Ocasionalmente e, principalmente em pronto-socorro, sinais relacionados à aura do paciente, como escotoma, alterações sensoriais, afasia e hemiplegia, podem ser encontrados. Achados neurológicos anormais devem suscitar investigações adicionais urgentes, como exames de imagem cerebrais e punção lombar, dependendo das circunstâncias.

Os seguintes achados associados à cefaleia aguda e subaguda sugerem diagnósticos alternativos e devem ser especificamente pesquisados e descartados no exame:

  • Febre

  • rigidez de nuca

  • Mudanças agudas do estado mental e comportamental

  • Hipertensão associada a bradicardia

  • Convulsões

  • Veias grandes e proeminentes na cabeça e no couro cabeludo, sinal de “pôr do sol

  • Papilloedema

  • movimentos extraoculares anormais

  • Deficit do nervo craniano

  • Fraqueza

  • Marcha anormal

Investigações diagnósticas

Nenhum outro teste é necessário para crianças com história sugestiva de enxaqueca, exame neurológico normal e ausência de sinais de alerta.

Vários exames diagnósticos estão disponíveis para descartar quadros clínicos graves em casos menos do que típicos, exames neurológicos anormais e/ou presença de sinais de alerta.
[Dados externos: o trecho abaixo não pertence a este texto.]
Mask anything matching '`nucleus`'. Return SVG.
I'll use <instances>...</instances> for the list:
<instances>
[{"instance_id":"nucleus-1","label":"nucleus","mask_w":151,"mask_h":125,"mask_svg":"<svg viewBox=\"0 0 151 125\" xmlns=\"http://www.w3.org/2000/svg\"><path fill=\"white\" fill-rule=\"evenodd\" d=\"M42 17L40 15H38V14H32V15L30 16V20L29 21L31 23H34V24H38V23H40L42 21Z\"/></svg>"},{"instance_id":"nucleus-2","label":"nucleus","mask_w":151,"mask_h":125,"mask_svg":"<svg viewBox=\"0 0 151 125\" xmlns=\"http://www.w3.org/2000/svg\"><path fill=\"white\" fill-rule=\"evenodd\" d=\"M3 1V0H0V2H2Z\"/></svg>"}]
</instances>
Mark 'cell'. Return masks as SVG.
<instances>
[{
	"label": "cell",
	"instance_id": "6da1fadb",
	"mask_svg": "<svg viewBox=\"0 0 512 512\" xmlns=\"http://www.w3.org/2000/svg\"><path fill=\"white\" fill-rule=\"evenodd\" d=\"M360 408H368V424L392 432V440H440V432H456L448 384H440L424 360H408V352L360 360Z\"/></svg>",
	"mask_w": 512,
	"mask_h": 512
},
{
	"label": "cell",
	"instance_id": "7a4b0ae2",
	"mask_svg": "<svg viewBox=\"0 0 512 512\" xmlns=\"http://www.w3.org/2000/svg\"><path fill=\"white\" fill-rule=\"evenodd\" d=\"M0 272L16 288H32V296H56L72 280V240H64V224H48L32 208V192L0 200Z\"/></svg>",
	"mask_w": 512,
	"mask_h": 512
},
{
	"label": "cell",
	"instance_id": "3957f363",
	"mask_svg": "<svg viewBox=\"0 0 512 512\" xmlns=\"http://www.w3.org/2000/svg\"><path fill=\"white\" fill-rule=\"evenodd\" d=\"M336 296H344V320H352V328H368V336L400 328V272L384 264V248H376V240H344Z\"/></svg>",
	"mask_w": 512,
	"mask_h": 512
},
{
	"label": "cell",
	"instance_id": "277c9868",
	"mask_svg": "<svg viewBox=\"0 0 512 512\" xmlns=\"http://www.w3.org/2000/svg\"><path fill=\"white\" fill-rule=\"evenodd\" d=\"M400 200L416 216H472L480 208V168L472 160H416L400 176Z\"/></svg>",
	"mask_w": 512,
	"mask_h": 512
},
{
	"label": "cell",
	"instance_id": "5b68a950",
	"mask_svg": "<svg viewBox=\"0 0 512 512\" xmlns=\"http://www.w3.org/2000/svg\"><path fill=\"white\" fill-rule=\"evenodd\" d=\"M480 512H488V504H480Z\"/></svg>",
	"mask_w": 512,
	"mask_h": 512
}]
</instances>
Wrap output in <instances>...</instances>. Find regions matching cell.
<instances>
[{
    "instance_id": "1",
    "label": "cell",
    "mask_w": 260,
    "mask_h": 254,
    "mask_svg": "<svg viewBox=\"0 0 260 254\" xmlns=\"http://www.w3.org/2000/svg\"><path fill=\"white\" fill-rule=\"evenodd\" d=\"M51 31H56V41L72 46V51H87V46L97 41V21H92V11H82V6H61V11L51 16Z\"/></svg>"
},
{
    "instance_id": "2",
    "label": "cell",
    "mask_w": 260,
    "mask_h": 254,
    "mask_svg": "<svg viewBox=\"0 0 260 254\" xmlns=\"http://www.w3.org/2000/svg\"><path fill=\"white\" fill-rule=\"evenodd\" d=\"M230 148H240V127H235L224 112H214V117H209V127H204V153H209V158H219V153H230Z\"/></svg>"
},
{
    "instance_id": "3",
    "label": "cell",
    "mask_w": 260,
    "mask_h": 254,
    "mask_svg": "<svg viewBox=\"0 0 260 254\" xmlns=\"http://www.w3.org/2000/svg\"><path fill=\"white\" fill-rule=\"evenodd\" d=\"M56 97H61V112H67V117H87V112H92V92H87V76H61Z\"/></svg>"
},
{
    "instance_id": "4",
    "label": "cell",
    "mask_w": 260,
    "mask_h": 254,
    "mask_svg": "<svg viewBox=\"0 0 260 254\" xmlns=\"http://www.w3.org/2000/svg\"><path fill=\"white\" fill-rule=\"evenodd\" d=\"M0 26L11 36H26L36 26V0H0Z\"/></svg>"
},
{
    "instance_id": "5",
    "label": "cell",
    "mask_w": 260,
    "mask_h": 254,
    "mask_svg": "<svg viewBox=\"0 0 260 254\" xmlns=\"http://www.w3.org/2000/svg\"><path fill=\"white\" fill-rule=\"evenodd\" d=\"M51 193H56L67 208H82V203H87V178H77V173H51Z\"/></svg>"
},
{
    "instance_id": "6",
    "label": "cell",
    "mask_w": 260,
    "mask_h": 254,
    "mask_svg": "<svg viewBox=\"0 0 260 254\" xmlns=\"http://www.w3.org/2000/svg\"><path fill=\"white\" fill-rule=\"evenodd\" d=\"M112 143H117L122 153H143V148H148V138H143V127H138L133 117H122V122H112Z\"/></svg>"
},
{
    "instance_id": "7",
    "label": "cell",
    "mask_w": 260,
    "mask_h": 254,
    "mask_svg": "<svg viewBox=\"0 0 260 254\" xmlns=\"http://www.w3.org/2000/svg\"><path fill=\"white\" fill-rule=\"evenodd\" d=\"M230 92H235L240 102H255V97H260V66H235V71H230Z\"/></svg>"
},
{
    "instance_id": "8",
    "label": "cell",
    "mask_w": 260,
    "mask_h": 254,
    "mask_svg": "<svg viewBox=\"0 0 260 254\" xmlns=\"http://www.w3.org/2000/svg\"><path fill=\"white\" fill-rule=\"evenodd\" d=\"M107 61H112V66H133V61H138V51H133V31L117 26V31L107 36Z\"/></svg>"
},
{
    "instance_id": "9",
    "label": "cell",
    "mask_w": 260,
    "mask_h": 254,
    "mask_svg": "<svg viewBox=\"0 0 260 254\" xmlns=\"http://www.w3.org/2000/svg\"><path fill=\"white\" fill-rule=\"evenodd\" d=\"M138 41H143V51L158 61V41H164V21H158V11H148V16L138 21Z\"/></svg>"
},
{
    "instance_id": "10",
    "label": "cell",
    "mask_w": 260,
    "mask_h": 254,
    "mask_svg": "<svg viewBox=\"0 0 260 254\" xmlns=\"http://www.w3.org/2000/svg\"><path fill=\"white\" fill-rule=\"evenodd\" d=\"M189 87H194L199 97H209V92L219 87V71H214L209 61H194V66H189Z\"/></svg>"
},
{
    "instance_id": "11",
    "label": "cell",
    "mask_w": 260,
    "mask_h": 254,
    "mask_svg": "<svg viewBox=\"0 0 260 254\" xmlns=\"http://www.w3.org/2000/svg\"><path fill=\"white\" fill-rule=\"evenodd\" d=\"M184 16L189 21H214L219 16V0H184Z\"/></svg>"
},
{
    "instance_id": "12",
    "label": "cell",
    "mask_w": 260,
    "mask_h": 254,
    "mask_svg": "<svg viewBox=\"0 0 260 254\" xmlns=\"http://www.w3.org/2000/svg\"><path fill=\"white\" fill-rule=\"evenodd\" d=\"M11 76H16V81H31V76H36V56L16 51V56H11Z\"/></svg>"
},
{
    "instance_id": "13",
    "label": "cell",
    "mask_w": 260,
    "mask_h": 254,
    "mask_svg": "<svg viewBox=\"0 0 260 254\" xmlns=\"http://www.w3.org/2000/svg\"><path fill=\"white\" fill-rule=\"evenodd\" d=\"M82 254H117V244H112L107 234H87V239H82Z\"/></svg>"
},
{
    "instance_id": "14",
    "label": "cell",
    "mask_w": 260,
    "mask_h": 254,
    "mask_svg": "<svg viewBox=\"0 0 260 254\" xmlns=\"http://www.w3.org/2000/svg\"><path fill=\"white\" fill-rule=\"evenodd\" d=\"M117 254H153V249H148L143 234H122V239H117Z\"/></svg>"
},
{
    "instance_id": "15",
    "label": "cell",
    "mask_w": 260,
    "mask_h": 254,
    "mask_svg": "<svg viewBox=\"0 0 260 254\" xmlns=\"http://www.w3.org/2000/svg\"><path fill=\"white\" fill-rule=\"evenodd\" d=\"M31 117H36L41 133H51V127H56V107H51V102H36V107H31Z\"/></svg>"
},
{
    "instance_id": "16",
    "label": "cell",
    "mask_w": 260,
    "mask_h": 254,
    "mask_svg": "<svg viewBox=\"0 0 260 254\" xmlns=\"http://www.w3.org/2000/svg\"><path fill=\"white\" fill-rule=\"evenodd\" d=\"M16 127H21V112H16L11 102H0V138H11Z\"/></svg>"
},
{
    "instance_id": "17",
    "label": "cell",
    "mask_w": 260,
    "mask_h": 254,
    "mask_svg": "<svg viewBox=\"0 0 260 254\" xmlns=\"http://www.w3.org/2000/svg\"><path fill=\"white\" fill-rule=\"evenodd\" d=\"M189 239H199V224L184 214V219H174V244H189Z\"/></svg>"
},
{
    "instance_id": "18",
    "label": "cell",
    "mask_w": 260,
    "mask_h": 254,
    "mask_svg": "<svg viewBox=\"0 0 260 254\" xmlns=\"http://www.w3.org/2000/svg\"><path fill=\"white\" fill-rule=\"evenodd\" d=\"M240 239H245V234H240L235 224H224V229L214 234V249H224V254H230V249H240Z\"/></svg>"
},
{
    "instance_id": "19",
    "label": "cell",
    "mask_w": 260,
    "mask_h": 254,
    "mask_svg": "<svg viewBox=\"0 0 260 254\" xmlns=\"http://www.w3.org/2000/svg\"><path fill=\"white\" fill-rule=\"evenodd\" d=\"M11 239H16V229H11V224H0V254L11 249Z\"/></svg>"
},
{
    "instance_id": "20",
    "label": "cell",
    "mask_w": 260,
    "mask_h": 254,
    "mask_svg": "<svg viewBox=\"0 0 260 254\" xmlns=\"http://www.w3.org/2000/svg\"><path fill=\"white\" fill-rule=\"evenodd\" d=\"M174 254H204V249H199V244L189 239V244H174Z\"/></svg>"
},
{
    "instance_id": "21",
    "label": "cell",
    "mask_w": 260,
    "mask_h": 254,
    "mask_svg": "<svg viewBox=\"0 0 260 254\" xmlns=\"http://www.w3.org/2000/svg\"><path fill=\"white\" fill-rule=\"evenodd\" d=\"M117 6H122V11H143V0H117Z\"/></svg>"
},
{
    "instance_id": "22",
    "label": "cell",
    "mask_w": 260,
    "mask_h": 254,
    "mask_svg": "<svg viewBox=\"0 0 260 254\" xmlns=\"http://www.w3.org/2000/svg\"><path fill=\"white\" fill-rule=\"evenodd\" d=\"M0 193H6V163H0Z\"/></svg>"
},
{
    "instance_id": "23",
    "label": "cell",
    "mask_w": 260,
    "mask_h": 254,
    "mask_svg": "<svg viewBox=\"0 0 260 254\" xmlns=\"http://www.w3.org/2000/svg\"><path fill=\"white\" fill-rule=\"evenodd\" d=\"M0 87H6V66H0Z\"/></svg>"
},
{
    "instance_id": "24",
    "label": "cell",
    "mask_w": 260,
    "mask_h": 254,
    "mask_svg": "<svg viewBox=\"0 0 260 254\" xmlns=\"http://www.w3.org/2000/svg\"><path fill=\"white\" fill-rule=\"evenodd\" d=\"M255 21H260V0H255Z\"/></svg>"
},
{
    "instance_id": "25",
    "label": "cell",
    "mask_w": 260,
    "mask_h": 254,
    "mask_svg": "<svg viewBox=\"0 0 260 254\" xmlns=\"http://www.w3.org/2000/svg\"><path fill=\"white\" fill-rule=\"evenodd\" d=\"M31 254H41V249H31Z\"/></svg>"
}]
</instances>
Não há exames confirmatórios para enxaqueca.

Exame imagiológico do cérebro

Exames de imagem cerebrais não são recomendados para casos típicos de enxaqueca pediátrica.

A ressonância nuclear magnética cranioencefálica (RNM cranioencefálica), com e sem contraste, é a modalidade de imagem preferida para avaliar cefaleias atípicas.

A tomografia computadorizada da cabeça (TC de cabeça) é indicada quando há suspeita de sangramento intracraniano em situações agudas.

Ocasionalmente, quando há suspeita de trombose venosa cerebral, exames de imagem vasculares (angiotomografia ou angiografia por ressonância magnética, venografia ou angiografia convencional) podem ser empregados.

Os primeiros episódios de enxaqueca hemiplégica ou enxaqueca do tronco cerebral são considerados diagnósticos de exclusão, com recomendação de realização de exames de imagem cerebrais. Da mesma forma, exames de imagem cerebrais devem ser cuidadosamente considerados quando o paciente apresentar sintomas de aura menos comuns ou quando o exame for difícil por causa da idade. Um ciclo agudo ou subagudo atípico ou uma mudança repentina na característica ou na frequência das cefaleias devem suscitar investigações adicionais e exames de imagem cerebrais.

Eletroencefalograma (EEG)

O EEG não é indicado para pacientes com enxaqueca típica.

O EEG é recomendado quando o quadro clínico sugere epilepsia occipital de início tardio. Nessa condição, as crianças apresentam fenômenos visuais que duram alguns minutos, mimetizando a aura visual, seguidos de cefaleias com características de enxaqueca. Os fenômenos visuais tendem a ser descritos como figuras geométricas coloridas que representam convulsões occipitais, dificultando a diferenciação entre essa entidade e a enxaqueca com aura.

Punção lombar

A punção lombar não é recomendada em caso de enxaqueca pediátrica típica.

A punção lombar será indicada se houver suspeita de infecção do sistema nervoso central, presença de papiledema (somente após a obtenção de exames de imagem cerebrais) ou possibilidade de hipotensão intracraniana.

Exames laboratoriais

Investigações laboratoriais não são indicadas quando o quadro clínico sugere enxaqueca pediátrica.

Sempre que houver suspeita de um quadro clínico inflamatório, como vasculite, marcadores inflamatórios (velocidade de hemossedimentação [VHS], proteína C reativa) poderão ser úteis como testes de rastreamento iniciais.